Gone are the days when sending a card to friends and relatives was an inseparable part of Eid celebration. The children of this digital age will never understand how youths of the past century spent hours after hours in buying, writing, sending or simply making Eid greeting cards for their loved ones.
Not so long ago, makeshift shops, mostly made up of colourful clothes, crafted hay, or white cork sheets, were erected by young entrepreneurs in almost every corner and alley of Dhaka city some 10 to 15 days ahead of Eid. In the middle of hanging out with friends and so-called elder brothers (baro bhais), those youths used to sell Eid cards, a common scene across the country.
At least two loudspeakers, mostly borrowed from somewhat familiar rich families, were displayed in front of these makeshift shops. Latest Bangla songs were a constant company of that buy-and-sell process. These shops, which were meant more of adda, and less of profit, used to sell an array of cards including glittery ones, heart-shaped, multi-fold, Disney-themed, and the classic mosque and crescent moon cards. Sometimes, stickers and pocket cards were available in these shops. No matter how these youths and their enterprises were considered in society, they were an integral part of Eid celebration in 1980s and 1990s.
In those days, people used to throng branded shop outlets like Archie’s Gallery, Hallmark, Azad Products, and Ideal Products for purchasing Eid cards. These brands are still surviving but their Eid card business has dwindled.
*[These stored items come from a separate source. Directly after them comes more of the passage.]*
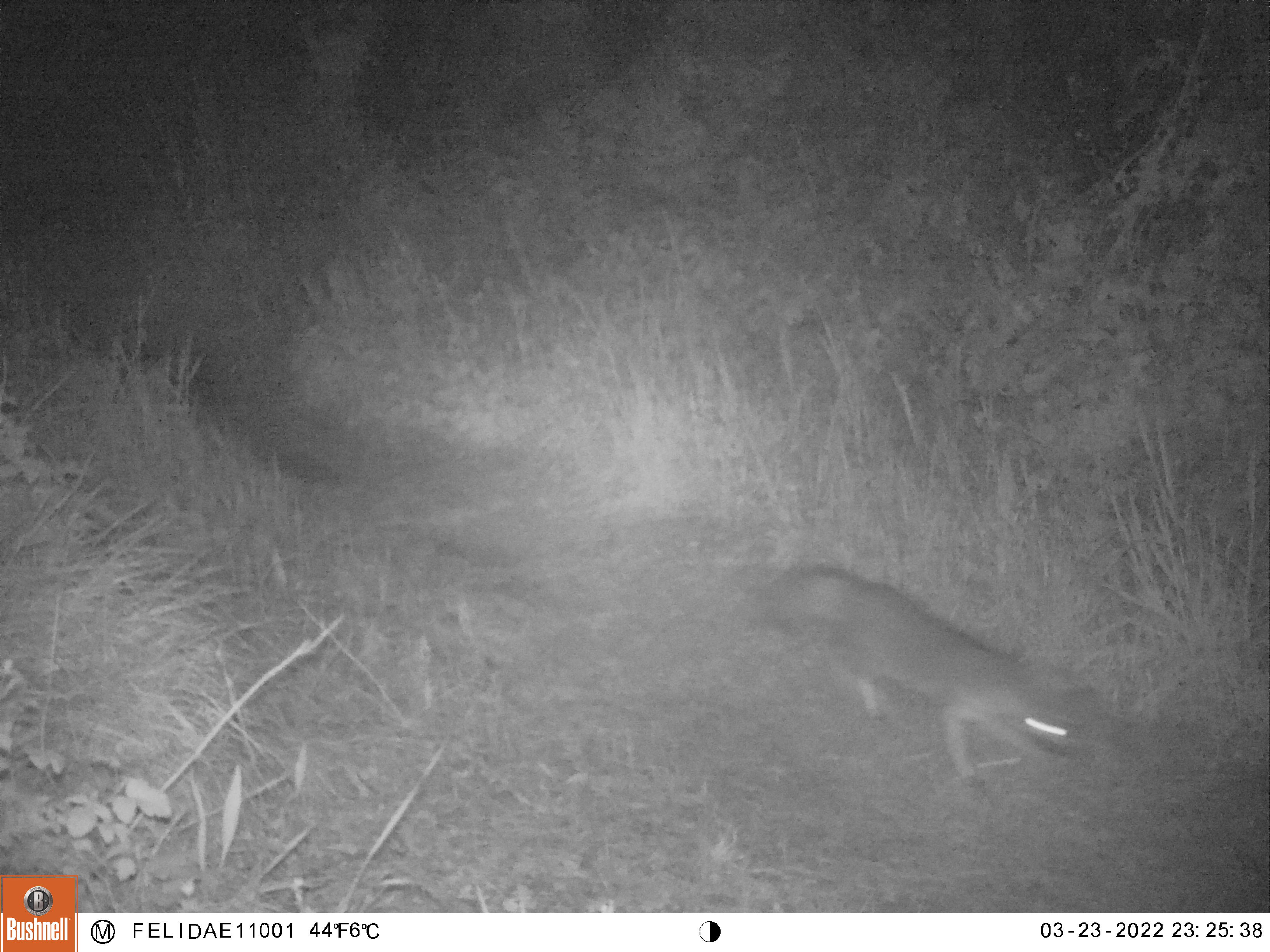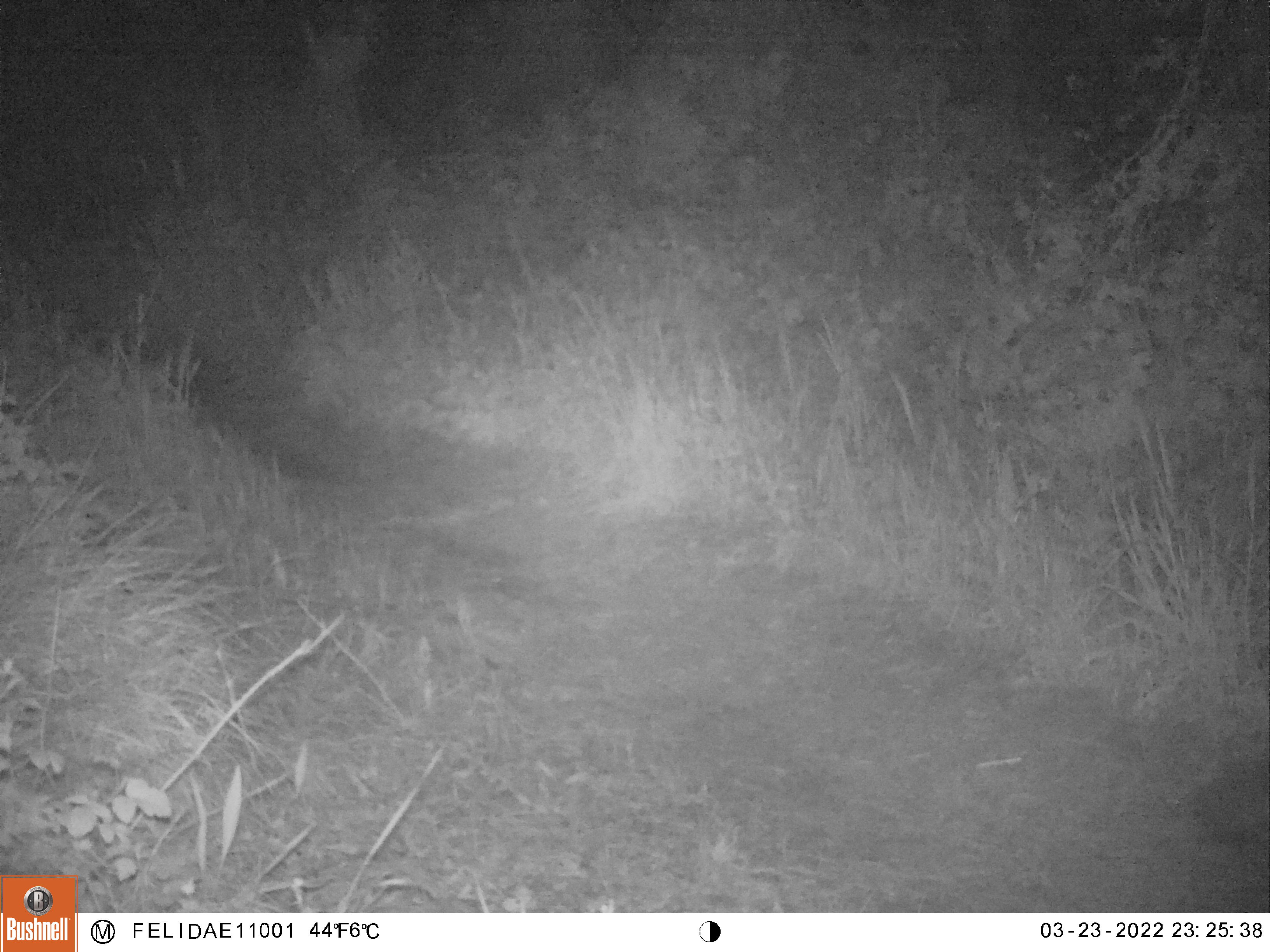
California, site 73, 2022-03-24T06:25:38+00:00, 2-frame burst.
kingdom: Animalia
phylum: Chordata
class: Mammalia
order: Carnivora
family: Canidae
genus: Urocyon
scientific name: Urocyon cinereoargenteus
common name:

Sometimes, they get orders for Eid cards from banks and corporate houses. But they are in no way near as popular as they used to be.
The Eid card fever is now over and out.
However, has anyone thought, why?
With the advent of internet and social media, there is only a few people, who sincerely believe in the worth of the handwritten Eid cards. We must admit that it is no longer the age of written letters. Rather, it is all about Facebook, Snapchat, Instagram, video call, affordable call rates, and almost free SMS. The young generation is tech-savvy, and does not seem to believe in wasting time, money and labour.
The demise of Eid cards has a close connection with people’s purchasing power. Due to the rising cost of paper, an Eid card has almost doubled or trebled in price in comparison to the 20th century. Why would a consumer spend Tk 50 to Tk 200 on a single card if s/he is getting an option of sending it free via social media or at even less than Tk 0.5 through SMS?
With our busy lifestyles, it is hardly possible to send Eid cards to every friend or relative. Eid cards have become relics of the past because of digital technology, which allows us timely delivery and quick reply. Instead of sending an Eid card, it is much easier to send one SMS greeting to the entire mobile phonebook, share a meme online, update a Facebook, WhatsApp, or Instagram post to greet everyone on the list.
This is how we have almost bidden goodbye to hand-delivered Eid greeting cards.
The culture of exchanging Eid cards remained at its peak till the end of the previous century, and started diminishing with the surge of mobile and online communications.
Yet, many of us who have lived the joy of handpicking, writing, sending, and receiving Eid cards face difficulty, even today, in finding its substitute in the click of buttons.
So, some people like this scribe believe that there may come a time, when hard-paper Eid cards may return to our life because there is nothing like holding something in your hands, which invokes feelings of joy, happiness, sincerity that online can never replace.